Across all the records, filter for lines with the word "California" and copy them.

Stored data:
***
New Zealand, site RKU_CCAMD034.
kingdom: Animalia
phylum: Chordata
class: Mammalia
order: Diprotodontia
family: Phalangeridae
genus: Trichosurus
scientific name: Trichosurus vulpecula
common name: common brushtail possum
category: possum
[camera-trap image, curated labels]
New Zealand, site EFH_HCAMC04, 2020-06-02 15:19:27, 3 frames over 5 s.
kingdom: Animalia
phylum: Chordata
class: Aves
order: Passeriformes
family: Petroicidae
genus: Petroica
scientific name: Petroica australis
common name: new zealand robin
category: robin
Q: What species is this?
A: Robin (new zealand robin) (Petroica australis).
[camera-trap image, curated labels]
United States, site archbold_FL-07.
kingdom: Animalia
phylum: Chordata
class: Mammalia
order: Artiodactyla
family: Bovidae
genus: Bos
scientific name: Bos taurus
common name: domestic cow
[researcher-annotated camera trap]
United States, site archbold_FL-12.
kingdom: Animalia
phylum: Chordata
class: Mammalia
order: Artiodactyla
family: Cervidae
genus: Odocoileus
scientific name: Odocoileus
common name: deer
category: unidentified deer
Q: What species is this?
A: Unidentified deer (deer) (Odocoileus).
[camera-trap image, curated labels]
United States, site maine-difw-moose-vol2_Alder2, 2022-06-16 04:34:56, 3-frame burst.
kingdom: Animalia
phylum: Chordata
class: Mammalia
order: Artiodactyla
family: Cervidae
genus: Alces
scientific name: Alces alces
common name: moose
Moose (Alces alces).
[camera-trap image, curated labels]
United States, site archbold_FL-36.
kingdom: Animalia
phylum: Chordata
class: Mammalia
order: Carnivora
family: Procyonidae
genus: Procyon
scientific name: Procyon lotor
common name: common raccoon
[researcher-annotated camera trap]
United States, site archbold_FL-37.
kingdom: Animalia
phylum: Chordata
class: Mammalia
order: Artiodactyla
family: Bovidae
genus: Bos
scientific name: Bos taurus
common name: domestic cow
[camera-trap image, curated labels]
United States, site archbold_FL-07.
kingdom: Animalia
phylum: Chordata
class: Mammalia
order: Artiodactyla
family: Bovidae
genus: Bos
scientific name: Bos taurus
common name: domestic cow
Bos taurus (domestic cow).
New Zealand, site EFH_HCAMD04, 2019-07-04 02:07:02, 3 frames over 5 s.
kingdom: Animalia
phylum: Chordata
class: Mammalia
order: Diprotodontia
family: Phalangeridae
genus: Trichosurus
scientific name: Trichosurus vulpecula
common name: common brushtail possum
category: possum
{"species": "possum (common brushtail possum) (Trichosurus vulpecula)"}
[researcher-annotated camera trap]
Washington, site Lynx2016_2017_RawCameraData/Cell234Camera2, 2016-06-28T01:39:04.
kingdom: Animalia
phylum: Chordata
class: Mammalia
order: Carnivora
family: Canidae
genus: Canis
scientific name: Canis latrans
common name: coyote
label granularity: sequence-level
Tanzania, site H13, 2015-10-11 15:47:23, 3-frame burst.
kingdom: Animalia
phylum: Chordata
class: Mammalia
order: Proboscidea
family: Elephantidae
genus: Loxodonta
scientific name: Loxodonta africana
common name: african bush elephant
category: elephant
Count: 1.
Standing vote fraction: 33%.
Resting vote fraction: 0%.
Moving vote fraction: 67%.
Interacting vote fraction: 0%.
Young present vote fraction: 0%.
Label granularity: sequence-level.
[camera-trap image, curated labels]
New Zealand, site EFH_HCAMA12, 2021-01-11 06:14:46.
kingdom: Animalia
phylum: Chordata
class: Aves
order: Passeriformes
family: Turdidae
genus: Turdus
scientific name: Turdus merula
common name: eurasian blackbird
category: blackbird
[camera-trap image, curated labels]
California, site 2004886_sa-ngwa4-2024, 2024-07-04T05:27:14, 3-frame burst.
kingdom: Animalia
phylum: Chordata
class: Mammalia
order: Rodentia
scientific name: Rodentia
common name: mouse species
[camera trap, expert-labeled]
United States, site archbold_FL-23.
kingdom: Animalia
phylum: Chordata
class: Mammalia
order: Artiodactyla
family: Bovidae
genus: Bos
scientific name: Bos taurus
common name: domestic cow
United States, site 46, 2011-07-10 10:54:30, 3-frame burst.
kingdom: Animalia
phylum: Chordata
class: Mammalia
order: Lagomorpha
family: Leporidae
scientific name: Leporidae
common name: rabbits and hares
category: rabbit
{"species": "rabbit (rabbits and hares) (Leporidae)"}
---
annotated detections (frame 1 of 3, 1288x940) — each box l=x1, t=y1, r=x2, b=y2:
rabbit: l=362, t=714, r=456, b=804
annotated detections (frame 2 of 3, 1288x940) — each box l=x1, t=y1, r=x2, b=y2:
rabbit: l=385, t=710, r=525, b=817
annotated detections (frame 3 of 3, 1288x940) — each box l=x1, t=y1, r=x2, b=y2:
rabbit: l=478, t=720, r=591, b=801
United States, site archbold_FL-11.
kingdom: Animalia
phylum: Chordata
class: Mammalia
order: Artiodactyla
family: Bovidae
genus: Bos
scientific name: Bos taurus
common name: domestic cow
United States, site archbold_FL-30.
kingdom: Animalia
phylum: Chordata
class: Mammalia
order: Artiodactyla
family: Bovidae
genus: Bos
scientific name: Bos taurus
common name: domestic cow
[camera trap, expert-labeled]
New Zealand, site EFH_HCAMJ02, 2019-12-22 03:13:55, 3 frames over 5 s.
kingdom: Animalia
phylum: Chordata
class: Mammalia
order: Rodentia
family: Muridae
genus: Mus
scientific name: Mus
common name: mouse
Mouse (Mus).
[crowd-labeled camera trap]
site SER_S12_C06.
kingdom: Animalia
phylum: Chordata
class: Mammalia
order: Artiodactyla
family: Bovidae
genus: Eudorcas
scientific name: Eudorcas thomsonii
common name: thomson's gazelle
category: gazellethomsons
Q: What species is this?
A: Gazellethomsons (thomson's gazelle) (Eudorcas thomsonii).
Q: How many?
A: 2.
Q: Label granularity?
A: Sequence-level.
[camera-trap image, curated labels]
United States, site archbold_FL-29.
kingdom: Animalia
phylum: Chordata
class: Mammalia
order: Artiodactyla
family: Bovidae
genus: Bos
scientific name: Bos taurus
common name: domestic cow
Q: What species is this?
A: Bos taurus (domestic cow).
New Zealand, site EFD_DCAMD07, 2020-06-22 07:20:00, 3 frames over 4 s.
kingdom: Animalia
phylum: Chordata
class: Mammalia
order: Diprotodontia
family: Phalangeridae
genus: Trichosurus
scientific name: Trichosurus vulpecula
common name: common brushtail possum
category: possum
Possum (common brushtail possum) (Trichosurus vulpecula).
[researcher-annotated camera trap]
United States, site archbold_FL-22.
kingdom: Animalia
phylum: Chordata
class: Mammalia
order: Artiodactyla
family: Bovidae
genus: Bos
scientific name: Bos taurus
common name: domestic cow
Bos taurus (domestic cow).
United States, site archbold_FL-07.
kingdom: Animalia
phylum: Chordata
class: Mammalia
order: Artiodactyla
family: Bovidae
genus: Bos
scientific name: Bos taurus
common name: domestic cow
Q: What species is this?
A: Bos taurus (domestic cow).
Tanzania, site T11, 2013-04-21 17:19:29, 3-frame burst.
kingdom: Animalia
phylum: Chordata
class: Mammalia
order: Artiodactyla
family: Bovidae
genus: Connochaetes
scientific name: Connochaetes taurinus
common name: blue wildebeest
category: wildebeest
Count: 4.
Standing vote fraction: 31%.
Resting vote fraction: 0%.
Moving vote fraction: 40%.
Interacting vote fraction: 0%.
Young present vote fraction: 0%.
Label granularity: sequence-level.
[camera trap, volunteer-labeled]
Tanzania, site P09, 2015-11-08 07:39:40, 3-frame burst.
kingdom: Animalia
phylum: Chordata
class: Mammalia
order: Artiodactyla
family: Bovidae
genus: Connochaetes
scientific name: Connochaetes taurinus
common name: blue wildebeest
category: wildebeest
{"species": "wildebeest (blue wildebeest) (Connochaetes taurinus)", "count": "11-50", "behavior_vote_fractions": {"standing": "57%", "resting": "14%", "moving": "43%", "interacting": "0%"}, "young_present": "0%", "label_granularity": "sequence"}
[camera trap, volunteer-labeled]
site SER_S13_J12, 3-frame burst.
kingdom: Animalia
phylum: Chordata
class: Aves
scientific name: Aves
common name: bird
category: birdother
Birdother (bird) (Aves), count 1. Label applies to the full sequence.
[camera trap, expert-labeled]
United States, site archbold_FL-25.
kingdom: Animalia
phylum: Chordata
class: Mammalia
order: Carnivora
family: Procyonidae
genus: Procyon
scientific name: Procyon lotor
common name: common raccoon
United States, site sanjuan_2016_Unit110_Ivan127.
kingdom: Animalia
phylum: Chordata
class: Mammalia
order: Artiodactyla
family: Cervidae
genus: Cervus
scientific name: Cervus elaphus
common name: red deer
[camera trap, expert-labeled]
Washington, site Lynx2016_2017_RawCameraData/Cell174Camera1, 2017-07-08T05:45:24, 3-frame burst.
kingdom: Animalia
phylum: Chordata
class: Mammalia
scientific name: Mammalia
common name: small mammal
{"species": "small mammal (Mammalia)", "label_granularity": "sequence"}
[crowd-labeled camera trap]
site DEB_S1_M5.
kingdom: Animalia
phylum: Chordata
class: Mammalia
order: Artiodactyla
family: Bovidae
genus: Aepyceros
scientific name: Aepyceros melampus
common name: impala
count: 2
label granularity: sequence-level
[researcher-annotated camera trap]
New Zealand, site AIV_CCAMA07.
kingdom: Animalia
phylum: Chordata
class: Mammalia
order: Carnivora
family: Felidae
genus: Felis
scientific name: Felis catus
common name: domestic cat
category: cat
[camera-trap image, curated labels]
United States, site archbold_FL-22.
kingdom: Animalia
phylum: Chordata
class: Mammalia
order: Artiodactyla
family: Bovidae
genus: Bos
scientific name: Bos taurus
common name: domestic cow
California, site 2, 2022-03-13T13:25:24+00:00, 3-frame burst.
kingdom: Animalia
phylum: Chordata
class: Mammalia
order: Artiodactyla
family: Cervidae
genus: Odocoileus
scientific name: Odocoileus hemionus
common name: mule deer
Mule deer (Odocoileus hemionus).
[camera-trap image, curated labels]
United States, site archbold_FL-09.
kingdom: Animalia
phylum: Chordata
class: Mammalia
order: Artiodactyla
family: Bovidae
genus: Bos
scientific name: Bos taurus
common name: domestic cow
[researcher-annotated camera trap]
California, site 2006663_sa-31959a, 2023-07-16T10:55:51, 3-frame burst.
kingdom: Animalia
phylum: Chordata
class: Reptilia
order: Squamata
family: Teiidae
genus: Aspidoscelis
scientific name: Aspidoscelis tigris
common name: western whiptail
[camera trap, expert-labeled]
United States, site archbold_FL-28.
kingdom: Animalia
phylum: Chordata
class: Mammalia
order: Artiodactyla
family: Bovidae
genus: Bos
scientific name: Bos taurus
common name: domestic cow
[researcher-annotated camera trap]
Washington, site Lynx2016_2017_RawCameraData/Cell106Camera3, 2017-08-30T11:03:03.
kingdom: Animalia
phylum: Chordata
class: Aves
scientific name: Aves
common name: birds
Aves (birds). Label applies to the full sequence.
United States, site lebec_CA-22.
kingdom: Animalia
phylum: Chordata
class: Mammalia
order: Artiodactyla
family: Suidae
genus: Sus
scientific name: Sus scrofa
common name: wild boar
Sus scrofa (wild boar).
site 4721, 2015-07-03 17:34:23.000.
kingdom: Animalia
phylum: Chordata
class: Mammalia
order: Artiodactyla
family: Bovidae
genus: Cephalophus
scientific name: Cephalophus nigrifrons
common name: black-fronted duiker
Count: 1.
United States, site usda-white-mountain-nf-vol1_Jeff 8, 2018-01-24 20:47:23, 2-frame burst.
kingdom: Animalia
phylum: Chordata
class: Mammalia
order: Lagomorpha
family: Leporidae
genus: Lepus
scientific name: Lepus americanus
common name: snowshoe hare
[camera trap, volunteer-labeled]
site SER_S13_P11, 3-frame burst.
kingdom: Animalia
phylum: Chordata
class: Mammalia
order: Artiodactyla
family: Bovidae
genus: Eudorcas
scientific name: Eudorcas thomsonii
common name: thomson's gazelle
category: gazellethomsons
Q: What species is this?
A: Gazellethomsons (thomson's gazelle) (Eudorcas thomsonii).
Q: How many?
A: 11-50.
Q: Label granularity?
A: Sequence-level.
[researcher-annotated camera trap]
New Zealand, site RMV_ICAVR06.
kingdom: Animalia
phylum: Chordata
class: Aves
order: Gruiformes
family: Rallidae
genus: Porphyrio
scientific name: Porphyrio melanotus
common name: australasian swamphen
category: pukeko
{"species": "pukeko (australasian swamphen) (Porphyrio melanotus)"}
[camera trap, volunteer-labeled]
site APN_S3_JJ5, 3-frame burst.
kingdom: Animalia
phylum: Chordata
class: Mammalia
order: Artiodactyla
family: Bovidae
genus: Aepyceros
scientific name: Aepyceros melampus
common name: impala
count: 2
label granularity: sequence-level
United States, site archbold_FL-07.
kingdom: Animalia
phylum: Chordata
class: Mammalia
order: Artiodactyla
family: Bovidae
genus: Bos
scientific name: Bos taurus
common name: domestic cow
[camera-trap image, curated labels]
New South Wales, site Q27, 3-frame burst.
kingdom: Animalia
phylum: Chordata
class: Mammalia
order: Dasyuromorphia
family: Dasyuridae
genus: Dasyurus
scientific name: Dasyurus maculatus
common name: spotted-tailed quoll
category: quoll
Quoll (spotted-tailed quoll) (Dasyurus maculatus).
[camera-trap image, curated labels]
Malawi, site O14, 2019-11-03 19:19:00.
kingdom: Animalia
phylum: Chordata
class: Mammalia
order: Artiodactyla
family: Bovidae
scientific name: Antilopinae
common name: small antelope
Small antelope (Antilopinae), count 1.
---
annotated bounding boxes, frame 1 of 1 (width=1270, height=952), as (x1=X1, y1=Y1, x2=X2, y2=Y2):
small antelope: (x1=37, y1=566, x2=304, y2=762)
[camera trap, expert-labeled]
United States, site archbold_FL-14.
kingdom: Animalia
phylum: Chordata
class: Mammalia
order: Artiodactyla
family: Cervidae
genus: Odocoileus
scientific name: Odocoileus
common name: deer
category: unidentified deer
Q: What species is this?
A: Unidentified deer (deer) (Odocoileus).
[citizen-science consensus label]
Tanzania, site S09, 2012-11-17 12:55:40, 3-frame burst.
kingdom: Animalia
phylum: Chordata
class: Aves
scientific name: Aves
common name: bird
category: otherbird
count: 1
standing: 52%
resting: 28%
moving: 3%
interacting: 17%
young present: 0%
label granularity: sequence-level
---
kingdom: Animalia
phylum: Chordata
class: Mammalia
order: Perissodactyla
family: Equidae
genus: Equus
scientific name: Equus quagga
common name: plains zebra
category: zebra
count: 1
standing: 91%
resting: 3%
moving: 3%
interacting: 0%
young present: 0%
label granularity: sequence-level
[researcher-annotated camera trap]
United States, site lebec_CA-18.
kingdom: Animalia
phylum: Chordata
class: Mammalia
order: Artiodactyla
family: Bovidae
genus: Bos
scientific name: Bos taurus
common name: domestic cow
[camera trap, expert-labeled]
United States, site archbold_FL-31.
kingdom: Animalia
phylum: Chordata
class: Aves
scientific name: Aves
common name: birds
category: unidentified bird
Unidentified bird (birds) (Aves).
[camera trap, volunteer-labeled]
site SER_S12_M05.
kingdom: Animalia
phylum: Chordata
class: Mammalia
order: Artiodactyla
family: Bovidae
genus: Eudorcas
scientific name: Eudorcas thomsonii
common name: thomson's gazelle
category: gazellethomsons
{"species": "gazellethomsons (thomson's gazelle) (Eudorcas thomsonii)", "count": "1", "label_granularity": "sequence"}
***
## ANSWER AREA:
California, site 2004886_sa-ngwa4-2024, 2024-07-04T05:27:14, 3-frame burst.
California, site 2, 2022-03-13T13:25:24+00:00, 3-frame burst.
California, site 2006663_sa-31959a, 2023-07-16T10:55:51, 3-frame burst.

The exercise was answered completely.